Besides, on paper, Obama doesn't stand up very well against Palin. All of the mythic themes of Obama's political narrative - the ethics reformer, the bipartisan, the new kind of politician - look like press-release material next to Palin's accomplishments. Obama voted the Democratic Party line more often (97 percent) than McCain voted in accord with President Bush (90 percent). In Washington, Obama's supposedly "sweeping" ethics reform - which forces congressmen to eat lobbyist-provided meals standing up instead of sitting down - and his feckless reforms in Illinois make him look the Bambi to Palin's Godzilla.
Obama's idea of ethics reform is to mandate clean sheets in the brothel. Palin's is to tear it down.
The most unsportsmanlike conduct in the days to come will be the search for Palin gaffes, of which there undoubtedly will be many. The media will call fouls on her that they never call on the other candidates. Over the last week, Obama misspoke and referred to his "Muslim faith" on ABC's "This Week" and told a rally how excited he was to be in "New Pennsylvania." Perhaps that's one of the 57 states he once claimed to campaign in?

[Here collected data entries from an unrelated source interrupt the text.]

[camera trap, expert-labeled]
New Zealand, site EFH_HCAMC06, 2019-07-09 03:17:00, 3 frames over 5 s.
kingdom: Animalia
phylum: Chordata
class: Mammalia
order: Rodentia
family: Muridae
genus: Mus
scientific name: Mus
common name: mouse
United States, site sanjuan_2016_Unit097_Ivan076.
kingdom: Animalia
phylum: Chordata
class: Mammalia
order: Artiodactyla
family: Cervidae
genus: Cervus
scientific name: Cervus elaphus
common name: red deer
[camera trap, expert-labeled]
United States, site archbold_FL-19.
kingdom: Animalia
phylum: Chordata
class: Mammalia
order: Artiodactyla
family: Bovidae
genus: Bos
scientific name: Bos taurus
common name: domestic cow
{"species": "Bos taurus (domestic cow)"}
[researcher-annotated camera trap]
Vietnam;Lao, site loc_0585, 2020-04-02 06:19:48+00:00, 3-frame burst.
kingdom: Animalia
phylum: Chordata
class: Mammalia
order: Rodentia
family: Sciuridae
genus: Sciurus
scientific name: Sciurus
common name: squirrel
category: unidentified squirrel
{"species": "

And let's not forget Biden, whose gaffes are the unavoidable byproduct of his limitless gasbaggery. Biden could shout on "Meet the Press," "Get these squirrels off of me!" and the collective response would be, "There goes Joe again." But if Palin flubs the name of the deputy agriculture minister of Kyrgyzstan, the media will blow their whistles saying she's unprepared for the job.
Fair or not, that's how it works in the pros. But so far, it still looks as if the MVP title is hers to lose.